### The exercise
In the text below on Lurk, what is said about expressions whose evaluation never terminates?

### Page text
☆ ☆ ☆ ☆ ☆ ☆ ☆
Here, we see that the output is exactly as expected when calling the secret funcion. 169 is the sum of the squares (4,
16, 49, 100) of the input. However, we learn nothing *else* about the secret function even when we can fully inspect the
input and output of evaluation.

## Completeness

Although the topic of this document is Lurk's soundness, we note in passing that Lurk proofs are also (claimed to be)
*complete*. By this we mean that for any well-formed Lurk expression, there exists at-most one unique evaluation (which
might be an error). Expressions whose evaluation never terminates cannot be proved, but whenever evaluation *does*
terminate (even if the result is an error), a proof that the result was correctly derived can be obtained.

It follows from the above that Lurk programs are deterministic. For every terminating input there is one and only one
correct eventual output. Future versions of Lurk will introduce a non-deterministic option -- in which a single input
may evaluate to more than one correct output.
☆ ☆ ☆ ☆ ☆ ☆ ☆
### Dataset excerpt
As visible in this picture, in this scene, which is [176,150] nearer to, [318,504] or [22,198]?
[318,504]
☆ ☆ ☆ ☆ ☆ ☆ ☆
### Solution for this task
They cannot be proved.